After the corn is bone-dry it should, like all other vegetables and fruits, be conditioned. This means to pour them from one bag or box to another, once a day for three or four days. This enables you to notice any moisture that may be left in the dried food. Foods that show any traces of moisture should be returned to the drying tray for a short time.
Notice Lima beans particularly, as they require a longer conditioning period than most vegetables.
After the conditioning, in order to kill all insects and destroy all eggs, it is advisable to place the vegetables on trays and heat them in an oven for half an hour at a temperature of 140 degrees Fahrenheit. Store directly from the oven.
Dried vegetables are stored just as are dried fruits—in cans, cracked jars that cannot be used for canning, fiber containers, cheesecloth, paper bags or paraffin containers.
In storing your dried products keep in mind these things: Protection from moisture, insects, rats, mice, dust and light. If you observe all these things it is unnecessary to have air-tight containers.
All varieties of string beans can be dried, but only those fit for table use should be used. Old, stringy, tough beans will remain the same kind of beans when dried. There are two ways of preparing string, wax or snap beans for drying:
1. Wash; remove stem, tip and string. Cut or break into pieces one-half to one inch long; blanch three to ten minutes, according to age and freshness, in steam; cold-dip. Place on trays or dryer. If you have a vegetable slicer it can be used for slicing the beans.

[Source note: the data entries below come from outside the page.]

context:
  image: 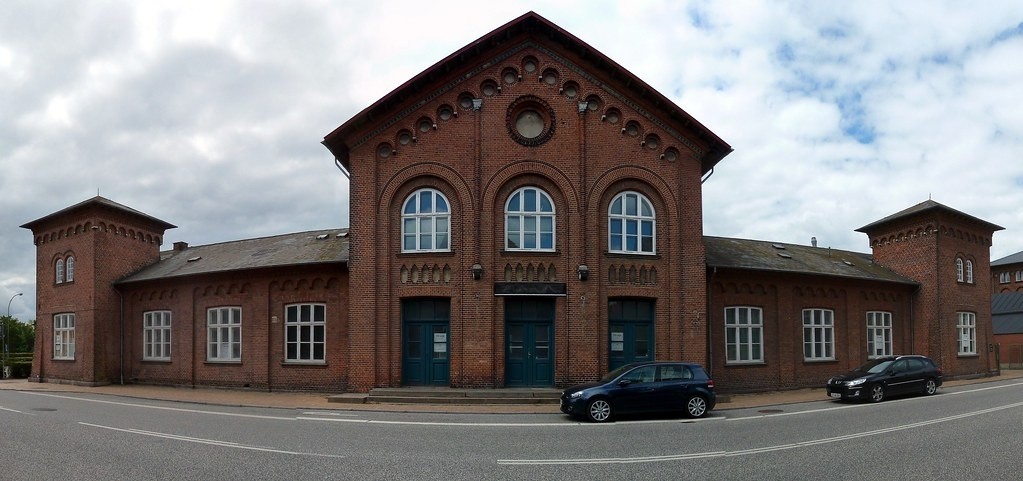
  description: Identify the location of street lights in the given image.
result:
[7,292,23,358]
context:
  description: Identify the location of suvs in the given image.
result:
[825,354,942,403]
[558,361,716,423]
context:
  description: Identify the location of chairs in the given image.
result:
[644,367,654,382]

2. Prepare as above, then blanch the whole beans. After cold-dipping, thread them on coarse, strong thread, making long “necklaces” of them; hang them above the stove or out of doors until dry.

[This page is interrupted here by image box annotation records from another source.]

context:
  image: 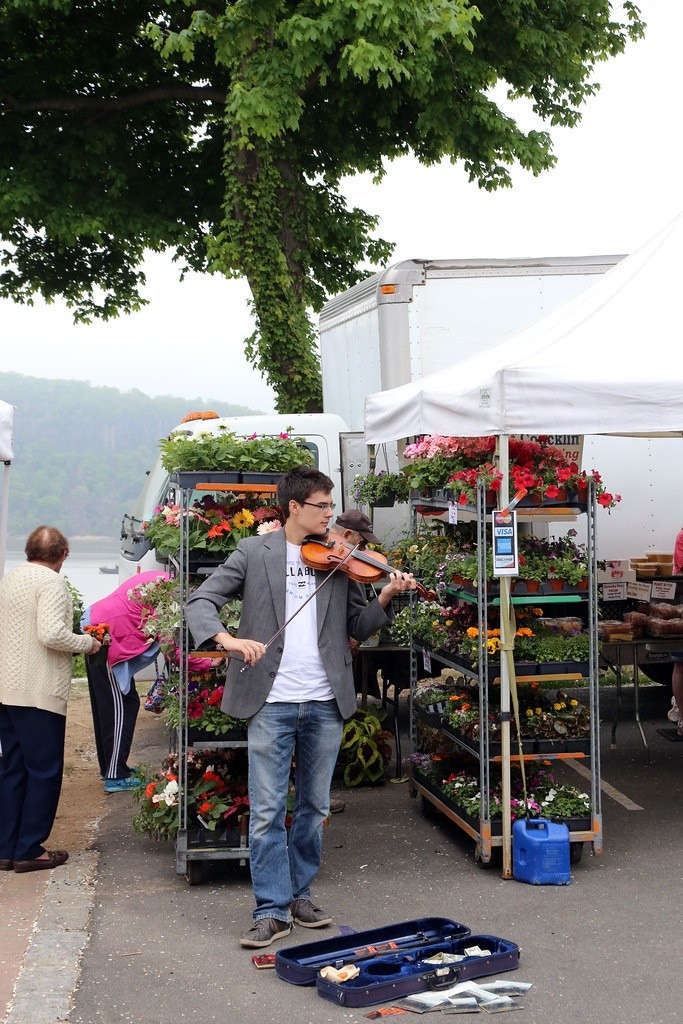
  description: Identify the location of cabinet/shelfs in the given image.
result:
[412,437,603,864]
[152,472,294,883]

Lima beans should be shelled from the pod and then blanched two to five minutes if young and tender. If larger and more mature blanch five to ten minutes.
Okra is blanched for three minutes. If the pods are young and small, dry them whole. Older pods should be cut into quarter-inch slices. Small tender pods are sometimes strung on stout thread and hung up to dry.

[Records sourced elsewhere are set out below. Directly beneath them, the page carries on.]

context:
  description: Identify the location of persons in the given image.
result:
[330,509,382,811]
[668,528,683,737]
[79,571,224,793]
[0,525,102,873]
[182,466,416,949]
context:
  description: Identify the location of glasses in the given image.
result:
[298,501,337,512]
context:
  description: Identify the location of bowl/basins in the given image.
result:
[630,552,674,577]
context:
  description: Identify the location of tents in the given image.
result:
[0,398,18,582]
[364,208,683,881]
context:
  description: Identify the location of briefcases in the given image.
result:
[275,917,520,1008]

Peppers may be dried by splitting on one side, removing the seed, drying in the air, and finishing the drying in the dryer at 130 degrees Fahrenheit. A more satisfactory method is to place peppers in a biscuit pan in the oven and heat until the skins blister; or to steam them until the skin softens, peel, split in half, take out seed, and dry at 110 to 130 degrees. In drying thick-fleshed peppers like the pimento, do not increase heat too quickly, but dry slowly and evenly.
Small varieties of red peppers may be spread in the sun until wilted and the drying finished in the dryer, or they may be dried entirely in the sun.
Peppers often are dried whole. If large they can be strung on thread; if small the whole plant can be hung up to dry.